Although clinicians widely agree that residual calcifications after NAC often are not associated with residual cancer, no consensus exists as to how these calcifications should be handled, in part because residual cancer is present in a significant number of cases and in part because following these residual calcifications may prove problematic as they may show an increase in number on subsequent imaging.

In our study of 90 patients, tumoral enhancement seen on MRI resolved after neoadjuvant chemotherapy for 40 patients (44%) and decreased for 50 patients (56%), yet only 29 patients (32%) achieved pCR (defined as no residual invasive disease or DCIS). Correlation between resolution of enhancement and pCR was 74%. However, even for the patients with a decrease in calcifications as well as resolution of enhancement, the potential for residual malignancy was high enough that surgery with complete removal of all calcifications in the region of the tumor bed still was required. The need to excise all calcifications resulted in mastectomy for 50% of the patients thought to have medical contraindications to BCT after NAC.

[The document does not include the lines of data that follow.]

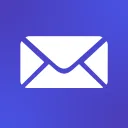 Evap Mail - Temporary Email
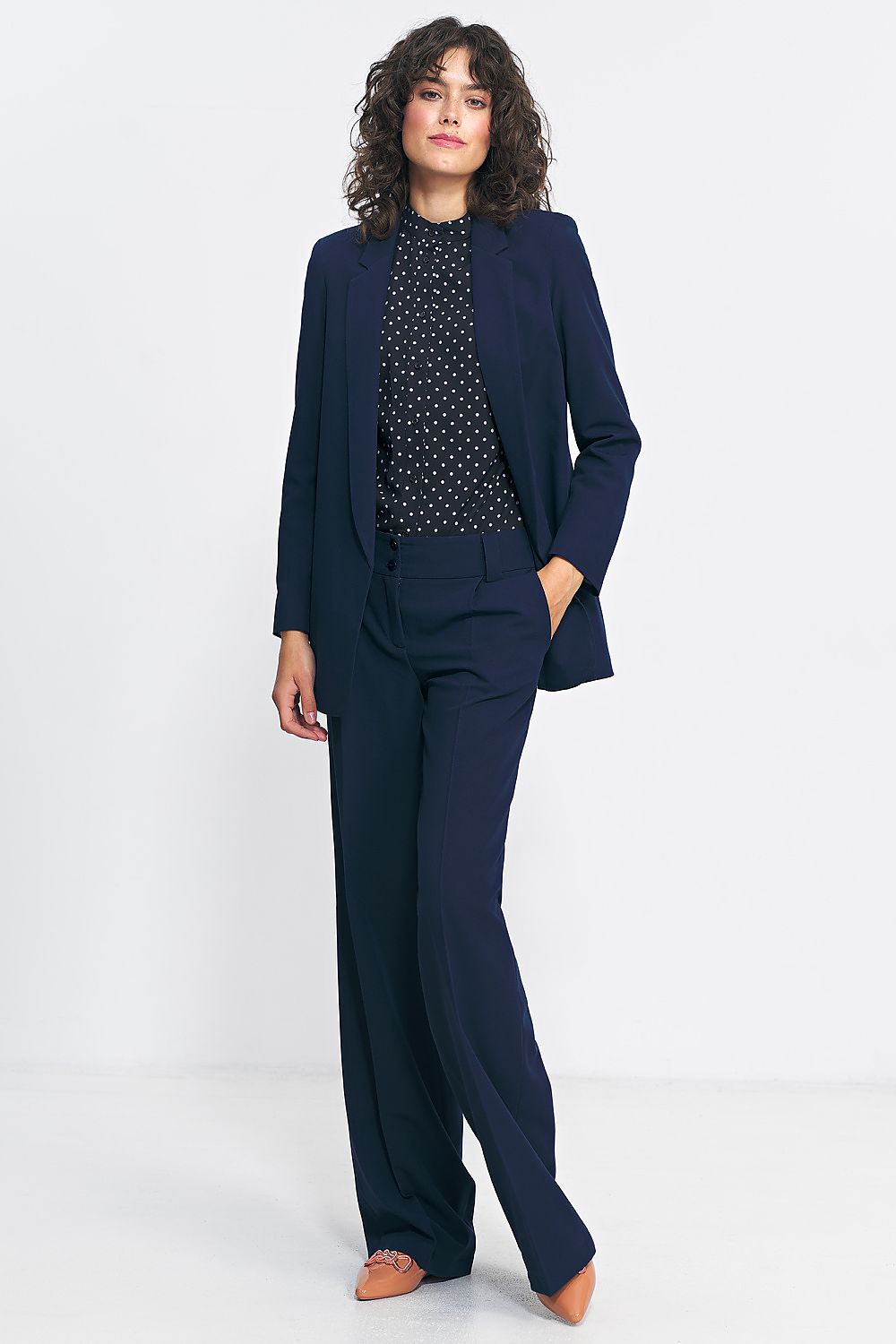  Sacou model 216874 Nife 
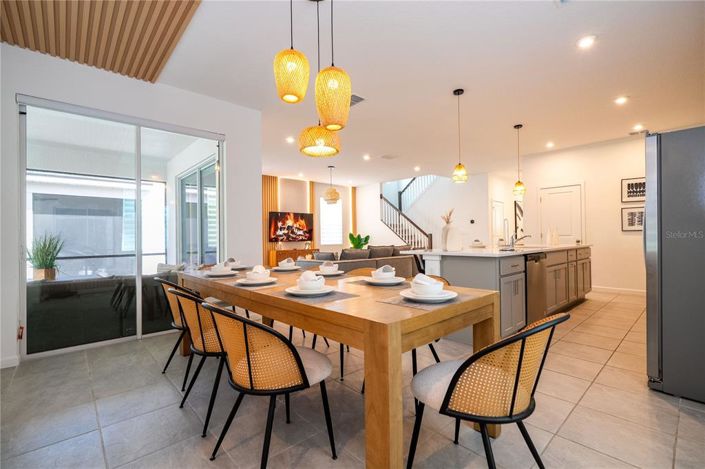 Image No.41-6 Bed Property for sale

This study had several limitations. It was in part a retrospective, single-institution study with a relatively small sample size. However, from 2014 onward, the patients were followed in a prospectively maintained database. Hormone receptor-negative patients were overrepresented compared with prior studies, likely due to more frequent selection of these patients for neoadjuvant treatment given a better expected response.

Conclusion

Although it is clear that many of the tumor bed calcifications seen on post-NAC mammography are associated with benign disease, loss of MRI enhancement does not predict the absence of residual tumor with sufficient accuracy to allow calcifications to be left in place. Complete excision of all indeterminate or malignant-appearing calcifications remains standard practice and a substantial limitation to the use of NAC for downstaging of patients to BCT.